“We are not as strong as we think we are”
Saturday night was going to be me+a book+quiet. I had a terrific book to finish, big weekends ahead and behind, and a lot to think about.
It was the best made plan.
Comfy on the love seat? Check.
Big brown bat buzzing my head? Check.
Salty language ensued.
In some impossible-to-duplicate moment of fear+fear+fear, I leaped from the cozy couch in some kind of bat-inspired parkour move that had me on my feet and shrieking towards my phone. Almost like a graceful bat-out-of-hell ballet. Almost.
It was 11:30 pm and the little city on the prairie was unusually cool and quiet for a Saturday summer night.
What I knew:
I knew that the bat had sufficiently scared the bejesus out of me.
As much as I tried to bring myself to the task of evicting him, I knew that I couldn’t do this on my own.
I knew that I was going to have to ask for help as night moseyed into Sunday morning.
Eventually, my leasing agent, Nick, arrived and invested 1.5 hours helping me “root out” the winged rodent. Nick brought his favorite “bat catcher” who ended up racing over again for a total of 3.5 – 4 hours.
Round 1: we looked everywhere.
We pulled the stove and fridge out. We moved clothes, scads of books, artwork, and the stuff of my little life from corner to corner. Though I kept cracking jokes about “this feels like a Chevy Chase movie,” the bat was so sneaky I was afraid that the guys thought I’d been delusional.
Eventually we conceded our first round defeat. The guys departed while assuring me that I’d probably never see the interloping bat again.
I groggily lumbered back into the apartment towards sleep – not wanting to risk another face-to-fang encounter. Before tucking myself in, I set up an elaborate system of dimmed lights in the darkest part of the apartment – farthest from my bed – and left a little light and noise going in my room to keep him from getting comfortable nearby.
It was 2 am as I reached for my bedside light.
Seconds before the next *%$&*@* flyby came a crash, a few clicks and chirps; and Sir Bats A Lot began his frantic figure eight above my head.
Yes, I named him. Sir Bats A Lot is the only G-rated one.
Round 2 had begun.
Soon the very patient bat catcher had returned. Fortunately, I had snapped a picture as the bat rested for a moment beside a closet door (I know. I know. I should have lunged for it). I had a bat, I had proof, and I had a revered bat catcher to help end this madness.
Another 1.5 hours or so pass as did a second unsuccessful flying-vermin-eviction campaign.
We were able to trap it in my tiny room (think: books, curtains, 2 closets, the angled architecture of an attic apartment). A-1 Bat Catcher decided that it had taken the “hole-way” from my closet to my out-of-town neighbor’s domicile below.

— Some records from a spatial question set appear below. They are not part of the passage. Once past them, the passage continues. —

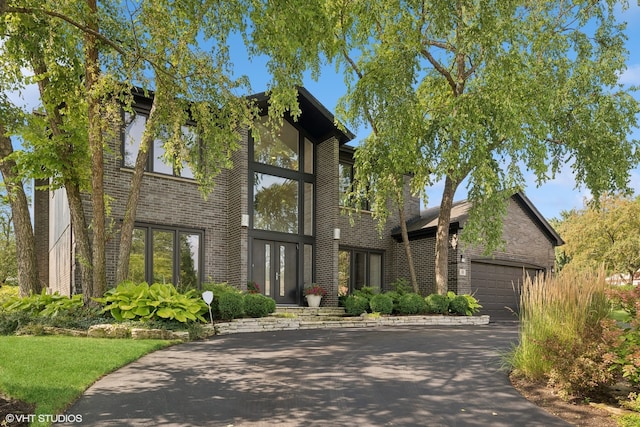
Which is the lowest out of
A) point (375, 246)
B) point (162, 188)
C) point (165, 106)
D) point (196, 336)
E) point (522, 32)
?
point (196, 336)

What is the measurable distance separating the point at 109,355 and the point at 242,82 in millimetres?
5644

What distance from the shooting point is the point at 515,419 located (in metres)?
5.16

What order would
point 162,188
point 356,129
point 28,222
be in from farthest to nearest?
point 356,129
point 162,188
point 28,222

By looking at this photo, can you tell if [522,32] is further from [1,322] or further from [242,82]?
[1,322]

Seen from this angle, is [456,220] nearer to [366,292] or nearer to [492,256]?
[492,256]

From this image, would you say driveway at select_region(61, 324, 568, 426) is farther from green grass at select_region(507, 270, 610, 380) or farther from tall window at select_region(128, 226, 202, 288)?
tall window at select_region(128, 226, 202, 288)

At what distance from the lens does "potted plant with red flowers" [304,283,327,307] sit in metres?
17.1

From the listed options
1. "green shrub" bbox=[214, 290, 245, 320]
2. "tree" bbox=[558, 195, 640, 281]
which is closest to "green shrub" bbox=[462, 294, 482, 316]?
"green shrub" bbox=[214, 290, 245, 320]

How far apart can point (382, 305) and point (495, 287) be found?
6.46 metres

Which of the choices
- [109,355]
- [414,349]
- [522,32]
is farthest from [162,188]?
[522,32]

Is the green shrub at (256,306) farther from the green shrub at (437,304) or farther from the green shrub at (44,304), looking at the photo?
the green shrub at (437,304)

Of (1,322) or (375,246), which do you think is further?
(375,246)

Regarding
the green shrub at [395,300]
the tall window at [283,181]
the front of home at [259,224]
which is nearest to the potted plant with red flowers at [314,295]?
the front of home at [259,224]

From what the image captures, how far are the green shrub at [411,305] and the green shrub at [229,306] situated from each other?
617 cm
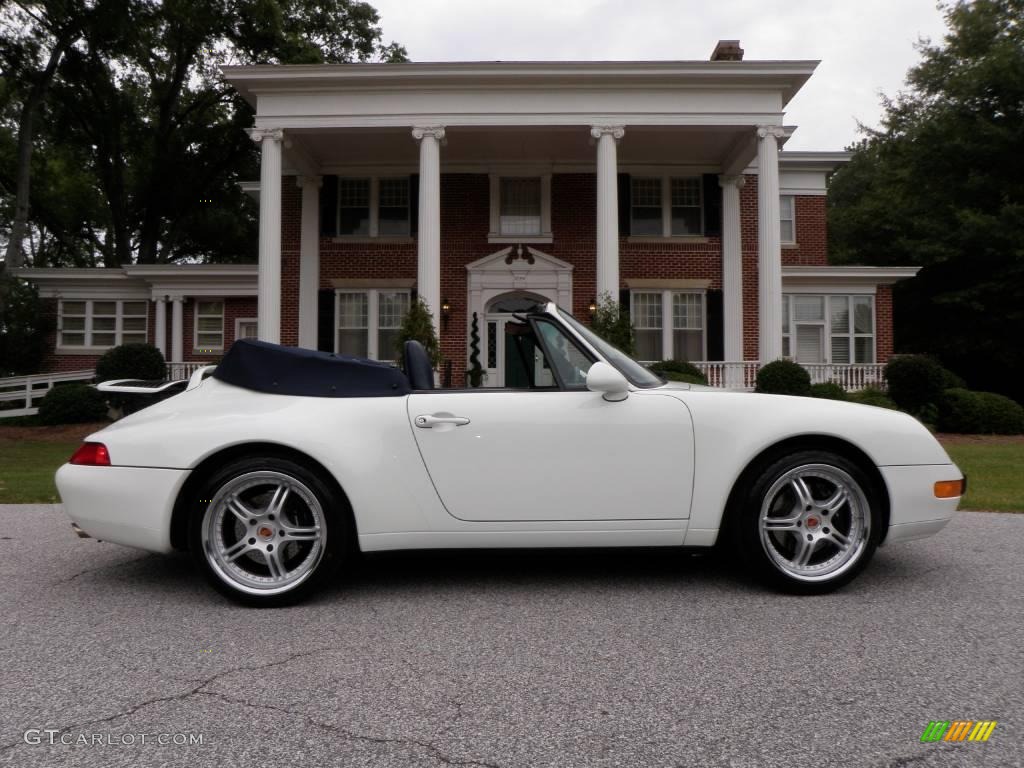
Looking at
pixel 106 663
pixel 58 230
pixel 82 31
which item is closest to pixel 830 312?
pixel 106 663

We plugged the gaping hole and I tried to sleep the hour before dawn on the love seat I’d parkoured from the night before.
Round 3 began late Sunday evening.
After a day of carefully searching for Sir Bats A Lot by scrutinizing and separating the entire contents of my bedroom into another room, I believed he may have finally found his way out.
It wasn’t until I returned from connecting with a friend that I spotted him again. It was nearing 11 pm and he was hungry, tired, and weak. He hadn’t had the weekend he’d planned either.
One call brought a very tired SuperDave down the half-block to the “bat cave” where in five minutes he had set the bat (and I) free. I was so tired and grateful, that I cried. (Sorry Dave.)
What I learned:
I don’t like sharing my space with bats and other critters.
I learned that I am not as strong as I thought I was.
Rich Mullins’ song, We are not as strong as we think we are, rolled through my sleep deprived brain throughout the weekend’s battle and followed me back to my nest/bed. I hoped the adrenaline would subside and let me sleep before Monday morning (it did not.)
Having been accused of “not needing anyone” and “being too independent” most of my conscious life…and believing it – this weekend was a fresh reminder of how much I need family, friends, and the hybrids of both.
Though there was no strength for me to access during the first bat buzz, or to call to across the pillows during the second flyby, I learned that people showed up when I called crying, shrieking, and leaping from foot-to-foot.
I was not alone.
And though in some ways this weekend was wasted by the antics of a freaked out bat, a treasure was heaped at my door.
I am not as strong as I think I am.
I have friends who will step in with me and deal with life – even when it is terribly inconvenient and I am not holding it together.
I am okay with that.
Bat-crazy and still searching for the North Star; carry on friends.